# start of Information shown

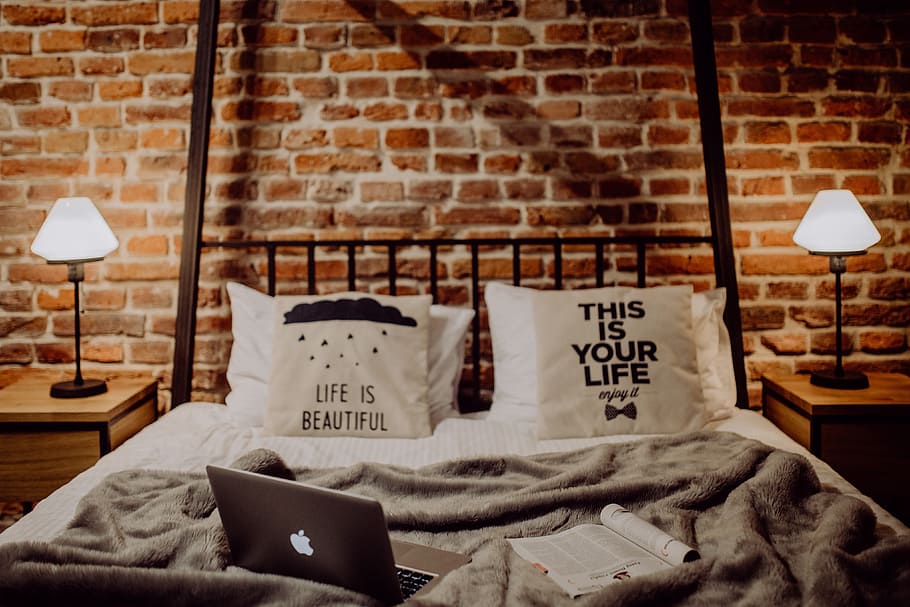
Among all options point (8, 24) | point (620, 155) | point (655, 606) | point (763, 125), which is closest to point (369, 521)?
point (655, 606)

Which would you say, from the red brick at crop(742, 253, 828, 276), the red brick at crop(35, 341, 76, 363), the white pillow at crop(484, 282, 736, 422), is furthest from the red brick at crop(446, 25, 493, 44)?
the red brick at crop(35, 341, 76, 363)

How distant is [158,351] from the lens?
2531 mm

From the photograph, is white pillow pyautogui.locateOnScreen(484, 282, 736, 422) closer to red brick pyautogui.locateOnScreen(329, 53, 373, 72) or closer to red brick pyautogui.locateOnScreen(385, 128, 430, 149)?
red brick pyautogui.locateOnScreen(385, 128, 430, 149)

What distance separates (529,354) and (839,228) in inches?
37.5

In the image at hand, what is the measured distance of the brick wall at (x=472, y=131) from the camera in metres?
2.44

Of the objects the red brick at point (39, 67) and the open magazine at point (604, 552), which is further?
the red brick at point (39, 67)

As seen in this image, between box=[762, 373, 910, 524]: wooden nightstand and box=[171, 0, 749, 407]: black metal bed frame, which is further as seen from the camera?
box=[171, 0, 749, 407]: black metal bed frame

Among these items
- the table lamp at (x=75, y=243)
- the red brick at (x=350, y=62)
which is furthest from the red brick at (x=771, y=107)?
the table lamp at (x=75, y=243)

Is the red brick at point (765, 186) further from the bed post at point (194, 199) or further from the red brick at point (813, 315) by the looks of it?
the bed post at point (194, 199)

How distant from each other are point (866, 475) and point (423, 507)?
1337 millimetres

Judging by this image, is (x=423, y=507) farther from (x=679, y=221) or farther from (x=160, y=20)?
(x=160, y=20)

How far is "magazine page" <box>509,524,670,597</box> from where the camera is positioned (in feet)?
3.74

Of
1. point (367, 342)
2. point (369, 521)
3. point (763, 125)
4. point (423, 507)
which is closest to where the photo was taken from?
point (369, 521)

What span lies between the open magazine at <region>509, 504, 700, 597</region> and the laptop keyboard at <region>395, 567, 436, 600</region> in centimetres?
18
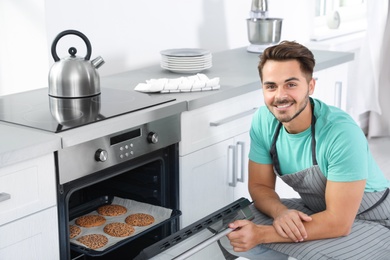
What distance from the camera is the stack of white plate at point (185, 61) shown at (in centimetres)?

# end of Information shown

Set problem
Rewrite all the records above, replacing each "camera" with "viewer" and leaving everything else unchanged. Leave the pictures out of your answer.

Answer to this task
Among all options point (8, 24) | point (620, 155) | point (655, 606) | point (763, 125), which is closest to point (369, 521)?
point (655, 606)

Which would you say, from the red brick at crop(742, 253, 828, 276), the red brick at crop(35, 341, 76, 363), the white pillow at crop(484, 282, 736, 422), is furthest from the red brick at crop(446, 25, 493, 44)?
the red brick at crop(35, 341, 76, 363)

How distant is [158,351] from the lens?
2531 mm

From the photograph, is white pillow pyautogui.locateOnScreen(484, 282, 736, 422) closer to red brick pyautogui.locateOnScreen(329, 53, 373, 72) or closer to red brick pyautogui.locateOnScreen(385, 128, 430, 149)?
red brick pyautogui.locateOnScreen(385, 128, 430, 149)

What distance separates (529,354) and (839,228) in inches?
37.5

In the image at hand, what is the measured distance of the brick wall at (x=472, y=131) from the viewer in metres?
2.44

Of the objects the red brick at point (39, 67) and the open magazine at point (604, 552), which is further?
the red brick at point (39, 67)

As seen in this image, between box=[762, 373, 910, 524]: wooden nightstand and box=[171, 0, 749, 407]: black metal bed frame, which is further as seen from the viewer?
box=[171, 0, 749, 407]: black metal bed frame

Among these items
- the table lamp at (x=75, y=243)
- the red brick at (x=350, y=62)
which is furthest from the red brick at (x=771, y=107)?
the table lamp at (x=75, y=243)

Is the red brick at point (765, 186) further from the bed post at point (194, 199) or further from the red brick at point (813, 315) by the looks of it?
the bed post at point (194, 199)

How distant from each other are point (866, 475) and point (423, 507)?
1337 millimetres

Judging by this image, is (x=423, y=507) farther from (x=679, y=221) or farther from (x=160, y=20)?
(x=160, y=20)

How far is "magazine page" <box>509,524,670,597</box> from where the viewer is positioned (in feet)?
3.74

Of
1. point (367, 342)
2. point (369, 521)
3. point (763, 125)
4. point (423, 507)
which is closest to where the photo was taken from?
point (369, 521)

What span lies between the open magazine at <region>509, 504, 700, 597</region> and the laptop keyboard at <region>395, 567, 436, 600</region> in centimetres?
18
What distance from the viewer is the stack of white plate at point (185, 61) shown at (in centimetres)?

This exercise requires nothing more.